Teks sumber:
================

Selasa, 18 Maret 2014

Perempuan & Pelacuran Jadi Pusat Kegiatan Politik dan Seni




bukPEREMP

Sebelum agama Islam diturunkan, di dunia terdapat dua peradaban besar, Yunani dan Romawi. Pada saat itu juga terdapat dua agama besar, Yahudi dan Nasrani. Kedua agama tersebut merupakan agama langit, tetapi keberadaan perempuan tidak ada yang peduli, bahkan nasibnya sangat menyedihkan.

Di kalangan elit politik, kaum perempuan disekap di dalam istana, digunakan untuk pemuas kebejatan moral penguasanya. Sedangkan di lapisan bawah, perempuan diperjualbelikan di pasar. Perempuan yang sudah berumah tangga sepenuhnya menjadi milik suami, yang mutlak harus tunduk dan patuh di bawah kekuasaan suami. Hubungan seksual bebas, tidak dipandang melanggar kesusilaan. Tempat-tempat pelacuran menjadi pusat kegiatan politik dan seni.

Dalam peradaban Romawi, kaum perempuan sepenuh-nya berada di bawah kekuasaan ayahnya. Setelah kawin kekuasaan ayah berpindah ke tangan suami. Kekuasaan itu mencakup kewenangan menjual, mengusir, menganiaya dan membunuhnya. Segala hasil usaha perempuan, menjadi hak keluarga laki-laki.

================

Kutipan sumber:
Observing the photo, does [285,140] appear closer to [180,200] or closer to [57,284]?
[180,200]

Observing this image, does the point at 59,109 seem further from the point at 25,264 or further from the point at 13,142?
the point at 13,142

================

Kerjakan berikut ini:
A. Jawab pertanyaan berikut berdasarkan teks tentang perempuan sebelum Islam.
(i) Apa dua peradaban besar yang ada di dunia sebelum agama Islam diturunkan?
(ii) Di mana perempuan dari lapisan bawah diperjualbelikan?
(iii) Dalam peradaban Romawi, ke tangan siapa kekuasaan atas perempuan berpindah setelah ia kawin?
B. Menurut teks tentang perempuan sebelum Islam, mengapa seorang suami dalam peradaban Romawi berwenang menjual atau mengusir istrinya?
Jawablah hanya berdasarkan teks sumber.

Sebagai jawaban:
A.
(i) Peradaban Yunani dan Romawi.
(ii) Di pasar.
(iii) Ke tangan suami.

B. Dalam peradaban Romawi, perempuan sepenuhnya berada di bawah kekuasaan ayahnya. Setelah ia kawin, kekuasaan itu berpindah ke tangan suami. Kekuasaan tersebut mencakup kewenangan menjual, mengusir, menganiaya, dan membunuhnya.